Non-ideal Case: Mismatched Source and Trace Impedance
Because the characteristic impedance of the transmission line will vary over a manufacturing cycle, although the termination resistor has been pre-determined, the slew rate calculations (Eq. 5 and Eq. 8) were repeated with the R of the equation fixed (i.e., a fixed series impedance) and the C varied within a certain range (i.e., a variation in PCB stackup).
With the fixed series termination of 50 [ohm] (which implies a desired characteristic impedance set to 50 [ohm]), the transmission line impedance was varied and the results plotted in FIGURE 6. The data indicates that a PCB targeted for 50 [ohm] will not violate the slew rate requirements (for trace lengths about 2 inches long) with an impedance tolerance of [+ or -] 20%.
[FIGURE 6 OMITTED]
Referring to Figures 5 and 6, the results indicate that DDR SDRAM can be used over a wide range of board impedances.

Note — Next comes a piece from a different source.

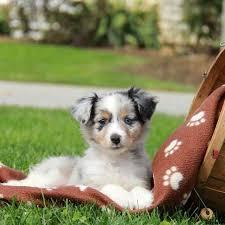 australian shepherd miniature puppies for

For perfectly matched transmission lines, the only limitation seems to be that the length of the signal should be much longer than 1 inch. Other than that, it appears that DDR SDRAM is tolerant of the actual characteristic impedance value. Furthermore, the calculations also indicate that DDR SDRAM is very tolerant of mismatched lines (not including the effects of ringing), implying that wide variations in the PCB and hence a cheaper design can be possible.
Simulating Slew Rate and Crosstalk
The set of lumped capacitor model calculations relied on the capacitive nature of the transmission line to calculate the signal slew rate. The calculations did not account for the effect of an actual driver, nor could it account for any mismatch, crosstalk or inductance effects that are dependant upon rise time and impedance.
For a more accurate representation, simulations on signal slew rate as well as crosstalk were performed to substantiate the calculated results using the IBIS model of a typical DDR SDRAM device driver and a behavioral model of the transmission line. The IBIS model of the device driver also includes inductive and resistive effects of the I/O pins and reflects the actual signal characteristics. The transmission line behavioral model recreates the electromagnetic environment of the transmission.
The DDR interface has two drive strengths from which a user chooses from: high (Class II) and weak (Class I). The output impedance of the driver changes depending on the drive strength--higher impedance for Class I (typically 35 [ohm]) and lower impedance for Class II (typically 17 [ohm]). All simulations were performed with both drive strengths.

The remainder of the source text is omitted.